D'après le texte sur les inégalités face à l'avenir, qui se trouve tout en haut de l'échelle décrite ?

##### Texte à lire #####

Essayons cependant de regarder les choses en dynamique, encore une fois. Ce qui me frappe dans le grand catalogue des inégalités actuelles, c’est la prégnance et le caractère très structurant des inégalités de rapport à l’avenir. Il y a d’importantes différences de statut et de crédit social entre ceux qui maîtrisent leur avenir et ceux qui ne voient pas à deux semaines… Tout en haut, on a les hyper-compétitifs, très qualifiés, à l’aise dans la mondialisation et qui ont les moyens de voir loin. En dessous, ceux qui sont protégés par un statut, l’appartenance à une grande structure ou des barrières à l’entrée sur leur marché, ce qui leur assure une certaine stabilité. A côté, ceux qui s’en sortent convenablement ou à peu près, mais qui ont des raisons de redouter l’avenir, qui vivent dans la peur de perdre ou de « dévisser ». Et tout en bas, ceux qui sont en grande difficulté et qui n’ont malheureusement pas beaucoup de raisons de penser que leur avenir pourrait s’améliorer à court ou moyen terme. Ces perceptions de l’avenir pour soi-même délimitent des ensembles sociaux assez distincts. Ils sont bien sûr très schématiques et ne forment nullement des « classes » au plein sens du terme, mais les frontières qui les séparent rendent compte d’expériences très différentes de la vie en société. Ils renvoient en outre à des enjeux de justice sociale : à qui donne-t-on sa chance ? à qui la refuse-t-on ?

##### Données affichées #####

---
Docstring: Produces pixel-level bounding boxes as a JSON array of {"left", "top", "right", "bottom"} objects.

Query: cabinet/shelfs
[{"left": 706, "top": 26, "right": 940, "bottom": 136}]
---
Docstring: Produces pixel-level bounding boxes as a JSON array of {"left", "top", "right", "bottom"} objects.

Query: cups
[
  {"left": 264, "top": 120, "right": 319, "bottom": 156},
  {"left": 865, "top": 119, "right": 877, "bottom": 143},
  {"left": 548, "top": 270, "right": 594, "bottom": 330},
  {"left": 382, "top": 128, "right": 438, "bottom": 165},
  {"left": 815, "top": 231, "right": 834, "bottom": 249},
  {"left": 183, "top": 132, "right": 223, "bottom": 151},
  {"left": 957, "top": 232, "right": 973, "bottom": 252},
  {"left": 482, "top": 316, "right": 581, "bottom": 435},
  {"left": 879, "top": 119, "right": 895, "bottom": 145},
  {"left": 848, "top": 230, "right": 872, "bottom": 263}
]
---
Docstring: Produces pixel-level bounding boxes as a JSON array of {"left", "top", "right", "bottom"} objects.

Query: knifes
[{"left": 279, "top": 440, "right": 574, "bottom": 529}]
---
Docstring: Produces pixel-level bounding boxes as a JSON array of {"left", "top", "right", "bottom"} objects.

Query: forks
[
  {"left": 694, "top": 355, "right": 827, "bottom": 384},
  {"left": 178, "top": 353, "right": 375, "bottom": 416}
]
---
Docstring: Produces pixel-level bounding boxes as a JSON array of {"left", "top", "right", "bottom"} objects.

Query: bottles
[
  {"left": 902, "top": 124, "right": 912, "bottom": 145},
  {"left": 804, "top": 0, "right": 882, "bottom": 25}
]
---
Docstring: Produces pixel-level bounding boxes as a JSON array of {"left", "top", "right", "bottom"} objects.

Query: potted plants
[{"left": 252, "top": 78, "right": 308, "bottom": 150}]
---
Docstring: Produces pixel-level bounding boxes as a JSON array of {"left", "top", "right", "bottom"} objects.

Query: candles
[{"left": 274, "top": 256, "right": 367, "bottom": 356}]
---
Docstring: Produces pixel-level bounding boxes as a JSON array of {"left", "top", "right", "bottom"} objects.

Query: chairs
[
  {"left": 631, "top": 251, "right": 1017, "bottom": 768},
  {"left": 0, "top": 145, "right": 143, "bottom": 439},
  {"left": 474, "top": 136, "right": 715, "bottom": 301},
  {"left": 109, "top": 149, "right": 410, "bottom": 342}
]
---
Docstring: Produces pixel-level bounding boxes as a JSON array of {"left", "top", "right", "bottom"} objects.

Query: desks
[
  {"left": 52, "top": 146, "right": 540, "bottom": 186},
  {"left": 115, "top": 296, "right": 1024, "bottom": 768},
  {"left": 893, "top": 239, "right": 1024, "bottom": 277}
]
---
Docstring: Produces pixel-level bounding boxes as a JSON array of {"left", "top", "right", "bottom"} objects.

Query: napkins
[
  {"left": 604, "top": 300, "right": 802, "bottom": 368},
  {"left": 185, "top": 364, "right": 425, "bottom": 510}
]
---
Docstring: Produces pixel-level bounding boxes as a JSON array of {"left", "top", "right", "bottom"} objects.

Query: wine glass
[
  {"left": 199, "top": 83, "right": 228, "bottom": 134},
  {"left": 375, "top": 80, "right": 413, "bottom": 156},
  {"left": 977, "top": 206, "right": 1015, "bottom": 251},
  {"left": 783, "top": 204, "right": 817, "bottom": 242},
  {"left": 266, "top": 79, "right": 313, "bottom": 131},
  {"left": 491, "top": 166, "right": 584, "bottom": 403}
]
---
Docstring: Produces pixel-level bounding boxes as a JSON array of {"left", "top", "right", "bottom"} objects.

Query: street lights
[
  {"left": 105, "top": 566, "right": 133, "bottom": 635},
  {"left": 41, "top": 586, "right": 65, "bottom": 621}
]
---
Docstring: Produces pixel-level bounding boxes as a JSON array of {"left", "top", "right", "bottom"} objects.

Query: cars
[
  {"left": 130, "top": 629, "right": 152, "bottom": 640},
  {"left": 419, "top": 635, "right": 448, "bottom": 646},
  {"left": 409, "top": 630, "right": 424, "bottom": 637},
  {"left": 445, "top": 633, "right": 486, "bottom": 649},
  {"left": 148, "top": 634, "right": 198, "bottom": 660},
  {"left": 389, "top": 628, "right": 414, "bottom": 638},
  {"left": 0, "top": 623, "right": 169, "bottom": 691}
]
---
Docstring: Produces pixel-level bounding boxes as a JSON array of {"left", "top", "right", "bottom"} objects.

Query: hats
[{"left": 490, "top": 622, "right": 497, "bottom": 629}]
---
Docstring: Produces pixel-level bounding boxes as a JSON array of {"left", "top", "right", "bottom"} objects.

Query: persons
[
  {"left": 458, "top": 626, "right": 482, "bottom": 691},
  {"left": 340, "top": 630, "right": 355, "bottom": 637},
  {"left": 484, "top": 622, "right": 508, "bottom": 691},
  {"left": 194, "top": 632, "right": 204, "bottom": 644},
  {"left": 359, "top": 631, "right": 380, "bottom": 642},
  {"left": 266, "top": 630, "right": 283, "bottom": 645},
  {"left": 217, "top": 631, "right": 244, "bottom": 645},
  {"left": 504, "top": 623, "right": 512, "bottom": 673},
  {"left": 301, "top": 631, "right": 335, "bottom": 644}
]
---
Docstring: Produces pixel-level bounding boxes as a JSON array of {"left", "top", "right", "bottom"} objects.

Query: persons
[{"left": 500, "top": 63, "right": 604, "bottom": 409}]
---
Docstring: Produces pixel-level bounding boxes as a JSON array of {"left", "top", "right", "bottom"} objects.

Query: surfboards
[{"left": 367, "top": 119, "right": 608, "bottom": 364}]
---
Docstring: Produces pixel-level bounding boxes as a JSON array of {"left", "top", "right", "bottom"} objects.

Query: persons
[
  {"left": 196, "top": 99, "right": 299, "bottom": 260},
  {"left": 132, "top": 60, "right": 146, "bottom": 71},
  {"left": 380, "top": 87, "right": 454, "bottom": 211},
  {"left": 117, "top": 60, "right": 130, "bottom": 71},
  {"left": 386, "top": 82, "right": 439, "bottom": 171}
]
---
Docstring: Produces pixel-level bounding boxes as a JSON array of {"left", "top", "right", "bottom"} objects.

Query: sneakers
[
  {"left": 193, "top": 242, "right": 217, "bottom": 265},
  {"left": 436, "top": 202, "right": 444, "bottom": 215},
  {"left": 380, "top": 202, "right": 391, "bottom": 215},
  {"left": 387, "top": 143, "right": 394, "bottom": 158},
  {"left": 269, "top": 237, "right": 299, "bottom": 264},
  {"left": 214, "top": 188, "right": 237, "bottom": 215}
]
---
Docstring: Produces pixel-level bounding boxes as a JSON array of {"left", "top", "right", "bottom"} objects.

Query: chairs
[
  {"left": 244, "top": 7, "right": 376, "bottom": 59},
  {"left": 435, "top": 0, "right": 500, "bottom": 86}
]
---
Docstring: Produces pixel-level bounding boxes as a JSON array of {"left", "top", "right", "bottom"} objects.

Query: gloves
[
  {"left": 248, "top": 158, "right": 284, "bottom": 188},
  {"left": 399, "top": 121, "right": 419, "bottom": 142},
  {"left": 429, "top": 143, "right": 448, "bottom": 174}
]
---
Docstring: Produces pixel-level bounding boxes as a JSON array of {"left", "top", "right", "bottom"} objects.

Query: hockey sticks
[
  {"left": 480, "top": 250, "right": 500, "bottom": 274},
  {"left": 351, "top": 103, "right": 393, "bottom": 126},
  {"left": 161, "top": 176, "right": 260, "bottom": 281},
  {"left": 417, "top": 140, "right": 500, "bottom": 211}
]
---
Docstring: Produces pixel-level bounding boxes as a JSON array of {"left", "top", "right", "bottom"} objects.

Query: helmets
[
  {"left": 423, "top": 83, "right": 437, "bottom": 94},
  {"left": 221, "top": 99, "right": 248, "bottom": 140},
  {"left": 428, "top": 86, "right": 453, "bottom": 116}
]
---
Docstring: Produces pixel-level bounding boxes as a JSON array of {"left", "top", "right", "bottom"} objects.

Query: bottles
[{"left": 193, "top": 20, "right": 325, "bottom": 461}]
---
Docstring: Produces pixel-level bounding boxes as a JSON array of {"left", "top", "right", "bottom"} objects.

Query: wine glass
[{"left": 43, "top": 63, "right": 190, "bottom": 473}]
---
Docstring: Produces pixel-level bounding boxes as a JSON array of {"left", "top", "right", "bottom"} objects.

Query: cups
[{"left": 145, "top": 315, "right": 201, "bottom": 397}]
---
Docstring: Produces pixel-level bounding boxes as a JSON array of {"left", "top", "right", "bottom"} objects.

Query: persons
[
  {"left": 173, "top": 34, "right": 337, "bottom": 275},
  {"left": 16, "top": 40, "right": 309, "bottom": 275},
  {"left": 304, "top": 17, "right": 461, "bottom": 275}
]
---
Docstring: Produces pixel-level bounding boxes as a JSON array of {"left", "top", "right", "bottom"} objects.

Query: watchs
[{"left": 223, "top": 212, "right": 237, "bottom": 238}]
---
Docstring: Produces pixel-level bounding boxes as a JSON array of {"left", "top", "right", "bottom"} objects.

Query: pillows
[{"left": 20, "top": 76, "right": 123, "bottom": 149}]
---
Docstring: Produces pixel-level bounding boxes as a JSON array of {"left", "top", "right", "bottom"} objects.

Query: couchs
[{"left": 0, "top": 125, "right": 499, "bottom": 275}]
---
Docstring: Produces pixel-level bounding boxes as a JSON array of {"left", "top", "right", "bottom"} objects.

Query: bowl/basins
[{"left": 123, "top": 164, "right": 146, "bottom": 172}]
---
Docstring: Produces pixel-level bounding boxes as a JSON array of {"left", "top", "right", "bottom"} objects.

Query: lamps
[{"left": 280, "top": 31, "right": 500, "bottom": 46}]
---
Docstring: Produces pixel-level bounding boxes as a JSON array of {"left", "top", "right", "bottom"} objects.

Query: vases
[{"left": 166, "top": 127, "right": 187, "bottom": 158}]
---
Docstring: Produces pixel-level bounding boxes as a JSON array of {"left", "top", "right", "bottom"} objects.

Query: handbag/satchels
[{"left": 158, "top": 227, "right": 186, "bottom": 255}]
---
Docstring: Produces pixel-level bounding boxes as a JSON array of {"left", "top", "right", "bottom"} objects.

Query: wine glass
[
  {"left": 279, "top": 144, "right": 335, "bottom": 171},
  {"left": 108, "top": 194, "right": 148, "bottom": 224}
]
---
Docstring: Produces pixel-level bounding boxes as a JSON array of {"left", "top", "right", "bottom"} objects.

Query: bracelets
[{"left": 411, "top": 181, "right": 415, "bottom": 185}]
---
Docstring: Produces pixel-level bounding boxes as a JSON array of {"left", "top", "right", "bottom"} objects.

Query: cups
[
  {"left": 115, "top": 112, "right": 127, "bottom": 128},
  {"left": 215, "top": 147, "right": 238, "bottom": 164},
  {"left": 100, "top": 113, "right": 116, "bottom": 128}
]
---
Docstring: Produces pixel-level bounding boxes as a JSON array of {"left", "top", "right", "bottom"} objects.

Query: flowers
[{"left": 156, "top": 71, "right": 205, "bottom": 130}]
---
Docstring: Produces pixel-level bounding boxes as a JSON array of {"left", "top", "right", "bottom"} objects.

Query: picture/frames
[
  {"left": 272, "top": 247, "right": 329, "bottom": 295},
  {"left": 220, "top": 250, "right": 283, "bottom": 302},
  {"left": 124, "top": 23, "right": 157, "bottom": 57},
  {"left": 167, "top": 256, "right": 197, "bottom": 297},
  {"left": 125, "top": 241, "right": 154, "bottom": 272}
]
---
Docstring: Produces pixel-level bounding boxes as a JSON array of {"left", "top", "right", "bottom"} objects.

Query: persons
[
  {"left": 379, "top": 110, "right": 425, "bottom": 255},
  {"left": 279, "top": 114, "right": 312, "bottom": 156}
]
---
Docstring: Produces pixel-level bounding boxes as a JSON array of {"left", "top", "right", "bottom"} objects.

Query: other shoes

#####

Réponse:
Les hyper-compétitifs, très qualifiés, à l'aise dans la mondialisation et qui ont les moyens de voir loin.